----- 抜粋文

韓国が中国産冷凍ニンニク900万ドル分に対して関税率を引き上げると、中国は韓国の携帯電話やポリエチレンなど5億ドル分の輸入を暫定禁止した。2002年韓日ワールドカップでは国民感情が傷ついた。韓国がベスト4に進出すると、中国中央テレビの解説者が審判買収云々という暴言を吐いた。2003年には、中国の高句麗史「横取り」と認識された東北工程が知られるようになり、韓中間に歴史戦争が勃発した。

◇天安艦爆沈などで表れた中国の北朝鮮擁護

2005年、ソウルの漢字表記が「漢城」から中国語の発音に近い「首爾」に変更されると、韓中間で文化の元祖をめぐって論争が起こった。2010年の北朝鮮による韓国哨戒艦「天安(チョナン)」事件や延坪島(ヨンピョンド)砲撃事件を経て、安保分野でも衝突することになった。中国の北朝鮮擁護が問題だったのだ。このため外交官の間では「このような両国関係がどうして戦略的パートナー関係なのか」という自嘲的な批判まで出ていた。

----------

> [課題] 抜粋文の「韓国が中国産冷凍ニンニク90」で始まり「う自嘲的な批判まで出ていた。」まで続く部分を、「韓中間」を「中韓間」に置き換えて書き直すこと。 抜粋文だけを手がかりにすること。

----- 提供資料

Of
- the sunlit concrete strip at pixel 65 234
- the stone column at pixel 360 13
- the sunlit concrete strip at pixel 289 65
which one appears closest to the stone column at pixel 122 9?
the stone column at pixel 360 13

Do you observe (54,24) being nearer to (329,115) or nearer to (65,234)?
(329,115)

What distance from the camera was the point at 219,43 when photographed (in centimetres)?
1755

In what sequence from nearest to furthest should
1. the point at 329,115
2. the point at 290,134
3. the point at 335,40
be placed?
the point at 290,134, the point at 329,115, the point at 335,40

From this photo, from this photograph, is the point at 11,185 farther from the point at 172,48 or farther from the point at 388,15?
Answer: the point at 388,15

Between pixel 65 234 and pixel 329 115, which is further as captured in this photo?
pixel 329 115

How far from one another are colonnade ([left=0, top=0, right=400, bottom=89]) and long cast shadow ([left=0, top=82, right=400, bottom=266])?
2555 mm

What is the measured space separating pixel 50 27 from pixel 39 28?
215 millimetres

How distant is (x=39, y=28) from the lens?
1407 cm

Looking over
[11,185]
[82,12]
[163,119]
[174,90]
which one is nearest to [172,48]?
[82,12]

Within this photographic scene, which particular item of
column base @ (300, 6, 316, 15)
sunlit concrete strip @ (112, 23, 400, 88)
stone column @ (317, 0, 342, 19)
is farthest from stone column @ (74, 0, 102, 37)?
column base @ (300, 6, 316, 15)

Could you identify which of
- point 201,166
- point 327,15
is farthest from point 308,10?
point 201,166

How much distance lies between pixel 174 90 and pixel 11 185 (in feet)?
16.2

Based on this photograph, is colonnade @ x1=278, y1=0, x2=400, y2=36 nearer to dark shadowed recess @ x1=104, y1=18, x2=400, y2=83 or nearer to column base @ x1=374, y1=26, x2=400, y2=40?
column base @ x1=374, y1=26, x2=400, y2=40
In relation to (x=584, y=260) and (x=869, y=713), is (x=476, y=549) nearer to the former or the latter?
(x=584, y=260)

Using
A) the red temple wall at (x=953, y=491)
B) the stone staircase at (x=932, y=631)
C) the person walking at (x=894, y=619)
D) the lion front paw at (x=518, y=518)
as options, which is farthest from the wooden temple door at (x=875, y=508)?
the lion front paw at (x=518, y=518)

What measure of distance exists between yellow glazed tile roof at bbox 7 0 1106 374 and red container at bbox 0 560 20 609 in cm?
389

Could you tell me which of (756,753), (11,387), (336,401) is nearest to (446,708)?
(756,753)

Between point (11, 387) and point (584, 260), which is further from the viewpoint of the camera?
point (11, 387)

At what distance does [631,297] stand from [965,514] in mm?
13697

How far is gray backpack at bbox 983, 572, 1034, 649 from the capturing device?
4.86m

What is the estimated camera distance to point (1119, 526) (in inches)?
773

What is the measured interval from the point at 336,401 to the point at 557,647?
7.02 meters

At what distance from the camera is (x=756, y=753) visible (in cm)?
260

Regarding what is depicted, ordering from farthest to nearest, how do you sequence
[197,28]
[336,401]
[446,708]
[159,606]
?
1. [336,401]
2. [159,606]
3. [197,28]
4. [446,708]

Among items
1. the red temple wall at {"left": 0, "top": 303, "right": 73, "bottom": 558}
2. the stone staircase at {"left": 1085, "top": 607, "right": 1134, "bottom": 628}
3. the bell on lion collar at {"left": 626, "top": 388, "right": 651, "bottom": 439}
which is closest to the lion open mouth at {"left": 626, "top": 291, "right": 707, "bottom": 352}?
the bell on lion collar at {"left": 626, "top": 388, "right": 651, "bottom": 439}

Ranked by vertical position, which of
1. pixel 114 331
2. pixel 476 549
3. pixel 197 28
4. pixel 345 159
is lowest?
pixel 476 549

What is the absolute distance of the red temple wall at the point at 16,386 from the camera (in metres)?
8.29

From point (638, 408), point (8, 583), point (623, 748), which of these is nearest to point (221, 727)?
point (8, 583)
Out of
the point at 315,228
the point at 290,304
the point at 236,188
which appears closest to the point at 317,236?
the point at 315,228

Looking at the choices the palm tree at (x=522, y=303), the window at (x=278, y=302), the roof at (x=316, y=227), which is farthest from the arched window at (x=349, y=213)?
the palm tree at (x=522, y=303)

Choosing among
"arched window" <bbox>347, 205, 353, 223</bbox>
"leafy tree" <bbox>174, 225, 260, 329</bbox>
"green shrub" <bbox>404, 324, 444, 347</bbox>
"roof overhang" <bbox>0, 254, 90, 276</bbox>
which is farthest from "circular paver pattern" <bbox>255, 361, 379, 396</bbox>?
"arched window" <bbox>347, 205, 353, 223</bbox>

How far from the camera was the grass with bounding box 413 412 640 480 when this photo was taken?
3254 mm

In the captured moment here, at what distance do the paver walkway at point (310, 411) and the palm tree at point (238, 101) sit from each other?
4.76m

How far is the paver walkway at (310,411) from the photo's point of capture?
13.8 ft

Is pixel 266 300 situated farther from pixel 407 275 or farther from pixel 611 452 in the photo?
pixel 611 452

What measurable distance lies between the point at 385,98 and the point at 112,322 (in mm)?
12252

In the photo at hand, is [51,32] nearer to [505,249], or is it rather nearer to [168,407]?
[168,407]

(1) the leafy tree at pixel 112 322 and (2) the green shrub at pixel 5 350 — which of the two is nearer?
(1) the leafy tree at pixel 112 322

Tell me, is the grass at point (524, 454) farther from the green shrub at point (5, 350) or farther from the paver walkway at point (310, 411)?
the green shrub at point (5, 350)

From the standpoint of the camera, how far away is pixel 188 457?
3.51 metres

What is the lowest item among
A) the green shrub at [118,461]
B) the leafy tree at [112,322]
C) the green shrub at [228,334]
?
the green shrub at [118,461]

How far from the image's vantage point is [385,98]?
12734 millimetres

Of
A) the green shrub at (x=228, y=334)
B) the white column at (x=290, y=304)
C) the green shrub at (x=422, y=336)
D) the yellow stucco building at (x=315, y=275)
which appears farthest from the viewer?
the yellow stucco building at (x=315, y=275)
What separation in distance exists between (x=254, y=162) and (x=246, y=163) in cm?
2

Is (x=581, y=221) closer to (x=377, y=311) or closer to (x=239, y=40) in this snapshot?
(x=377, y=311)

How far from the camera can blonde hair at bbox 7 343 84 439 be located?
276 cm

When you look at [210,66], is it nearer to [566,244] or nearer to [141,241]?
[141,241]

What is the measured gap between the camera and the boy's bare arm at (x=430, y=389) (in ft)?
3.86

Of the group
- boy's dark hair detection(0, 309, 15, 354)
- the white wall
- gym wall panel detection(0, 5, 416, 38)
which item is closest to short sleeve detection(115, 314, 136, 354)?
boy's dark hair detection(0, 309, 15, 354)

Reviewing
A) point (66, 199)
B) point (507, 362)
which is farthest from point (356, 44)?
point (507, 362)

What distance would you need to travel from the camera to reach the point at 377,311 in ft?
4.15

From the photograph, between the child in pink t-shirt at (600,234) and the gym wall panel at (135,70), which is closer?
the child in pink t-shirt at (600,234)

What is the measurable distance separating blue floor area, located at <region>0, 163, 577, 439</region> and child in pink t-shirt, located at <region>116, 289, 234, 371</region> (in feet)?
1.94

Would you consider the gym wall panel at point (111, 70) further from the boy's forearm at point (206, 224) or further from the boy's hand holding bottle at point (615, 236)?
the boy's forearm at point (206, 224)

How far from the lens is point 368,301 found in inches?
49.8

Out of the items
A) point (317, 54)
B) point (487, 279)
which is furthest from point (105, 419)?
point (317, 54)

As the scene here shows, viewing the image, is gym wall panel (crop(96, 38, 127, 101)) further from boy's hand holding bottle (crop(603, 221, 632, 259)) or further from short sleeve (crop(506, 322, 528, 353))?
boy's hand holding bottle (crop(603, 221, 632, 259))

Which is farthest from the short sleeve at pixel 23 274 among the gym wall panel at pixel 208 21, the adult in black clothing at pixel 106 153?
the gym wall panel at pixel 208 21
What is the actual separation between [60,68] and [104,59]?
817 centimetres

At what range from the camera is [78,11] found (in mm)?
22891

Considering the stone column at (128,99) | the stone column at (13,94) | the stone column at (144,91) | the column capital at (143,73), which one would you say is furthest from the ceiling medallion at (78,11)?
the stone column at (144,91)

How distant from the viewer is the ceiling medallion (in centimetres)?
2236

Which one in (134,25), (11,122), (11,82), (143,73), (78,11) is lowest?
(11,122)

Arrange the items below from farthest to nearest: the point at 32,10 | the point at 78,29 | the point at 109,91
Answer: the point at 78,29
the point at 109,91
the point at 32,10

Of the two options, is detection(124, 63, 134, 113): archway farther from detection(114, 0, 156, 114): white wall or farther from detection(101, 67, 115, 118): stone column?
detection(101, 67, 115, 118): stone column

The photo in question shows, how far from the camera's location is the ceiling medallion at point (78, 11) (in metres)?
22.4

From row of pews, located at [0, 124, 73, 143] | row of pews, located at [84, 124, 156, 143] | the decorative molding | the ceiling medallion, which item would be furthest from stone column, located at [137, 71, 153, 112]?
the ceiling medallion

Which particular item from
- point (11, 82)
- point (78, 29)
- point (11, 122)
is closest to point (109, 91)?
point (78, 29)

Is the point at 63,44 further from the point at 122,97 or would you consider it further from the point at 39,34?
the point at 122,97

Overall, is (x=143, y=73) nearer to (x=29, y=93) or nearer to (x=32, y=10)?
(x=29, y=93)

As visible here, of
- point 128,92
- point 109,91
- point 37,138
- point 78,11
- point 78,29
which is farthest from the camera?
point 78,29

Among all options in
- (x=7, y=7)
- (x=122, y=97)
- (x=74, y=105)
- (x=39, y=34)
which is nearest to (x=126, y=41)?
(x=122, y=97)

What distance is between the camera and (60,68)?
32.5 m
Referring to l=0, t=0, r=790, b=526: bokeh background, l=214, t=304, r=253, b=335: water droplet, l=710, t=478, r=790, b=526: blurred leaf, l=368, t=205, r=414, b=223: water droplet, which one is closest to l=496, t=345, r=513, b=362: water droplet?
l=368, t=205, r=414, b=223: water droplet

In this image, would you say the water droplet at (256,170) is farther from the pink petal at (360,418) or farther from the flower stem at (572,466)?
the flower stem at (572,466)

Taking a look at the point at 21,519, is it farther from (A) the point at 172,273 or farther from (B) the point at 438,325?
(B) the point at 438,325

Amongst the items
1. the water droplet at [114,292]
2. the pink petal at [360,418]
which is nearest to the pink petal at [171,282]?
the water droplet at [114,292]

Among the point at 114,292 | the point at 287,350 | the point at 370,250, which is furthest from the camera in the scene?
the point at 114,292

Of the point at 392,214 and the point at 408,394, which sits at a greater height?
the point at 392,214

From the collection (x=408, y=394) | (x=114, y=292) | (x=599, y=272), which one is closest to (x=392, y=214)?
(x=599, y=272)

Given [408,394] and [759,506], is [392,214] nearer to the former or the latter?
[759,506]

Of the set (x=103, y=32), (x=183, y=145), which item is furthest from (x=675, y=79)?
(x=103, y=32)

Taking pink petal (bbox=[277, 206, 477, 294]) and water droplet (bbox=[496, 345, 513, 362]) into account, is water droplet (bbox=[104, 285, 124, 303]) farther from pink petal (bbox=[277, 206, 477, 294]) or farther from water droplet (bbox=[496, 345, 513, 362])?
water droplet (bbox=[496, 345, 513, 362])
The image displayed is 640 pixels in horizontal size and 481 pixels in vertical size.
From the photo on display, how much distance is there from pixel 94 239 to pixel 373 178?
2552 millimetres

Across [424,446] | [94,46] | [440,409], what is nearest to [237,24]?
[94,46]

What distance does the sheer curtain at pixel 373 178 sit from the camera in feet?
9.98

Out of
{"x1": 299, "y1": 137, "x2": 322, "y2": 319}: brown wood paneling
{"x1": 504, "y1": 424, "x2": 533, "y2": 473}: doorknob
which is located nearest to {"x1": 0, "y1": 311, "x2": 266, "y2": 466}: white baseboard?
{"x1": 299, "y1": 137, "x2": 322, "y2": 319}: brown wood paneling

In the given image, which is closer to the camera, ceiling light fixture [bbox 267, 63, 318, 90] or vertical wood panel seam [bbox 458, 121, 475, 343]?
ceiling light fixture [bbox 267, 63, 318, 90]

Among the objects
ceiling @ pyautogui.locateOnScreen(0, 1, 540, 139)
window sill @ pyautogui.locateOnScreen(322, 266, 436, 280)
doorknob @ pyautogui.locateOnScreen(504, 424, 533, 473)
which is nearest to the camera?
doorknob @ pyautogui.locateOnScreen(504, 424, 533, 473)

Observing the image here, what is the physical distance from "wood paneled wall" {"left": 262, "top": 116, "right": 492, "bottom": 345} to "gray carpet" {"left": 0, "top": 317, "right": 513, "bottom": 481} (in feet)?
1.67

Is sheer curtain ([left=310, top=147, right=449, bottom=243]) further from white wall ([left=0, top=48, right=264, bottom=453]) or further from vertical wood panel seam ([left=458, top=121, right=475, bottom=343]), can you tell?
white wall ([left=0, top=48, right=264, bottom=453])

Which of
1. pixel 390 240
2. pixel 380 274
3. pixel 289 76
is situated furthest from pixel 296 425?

----------

> [解答]
韓国が中国産冷凍ニンニク900万ドル分に対して関税率を引き上げると、中国は韓国の携帯電話やポリエチレンなど5億ドル分の輸入を暫定禁止した。2002年韓日ワールドカップでは国民感情が傷ついた。韓国がベスト4に進出すると、中国中央テレビの解説者が審判買収云々という暴言を吐いた。2003年には、中国の高句麗史「横取り」と認識された東北工程が知られるようになり、中韓間に歴史戦争が勃発した。

◇天安艦爆沈などで表れた中国の北朝鮮擁護

2005年、ソウルの漢字表記が「漢城」から中国語の発音に近い「首爾」に変更されると、中韓間で文化の元祖をめぐって論争が起こった。2010年の北朝鮮による韓国哨戒艦「天安(チョナン)」事件や延坪島(ヨンピョンド)砲撃事件を経て、安保分野でも衝突することになった。中国の北朝鮮擁護が問題だったのだ。このため外交官の間では「このような両国関係がどうして戦略的パートナー関係なのか」という自嘲的な批判まで出ていた。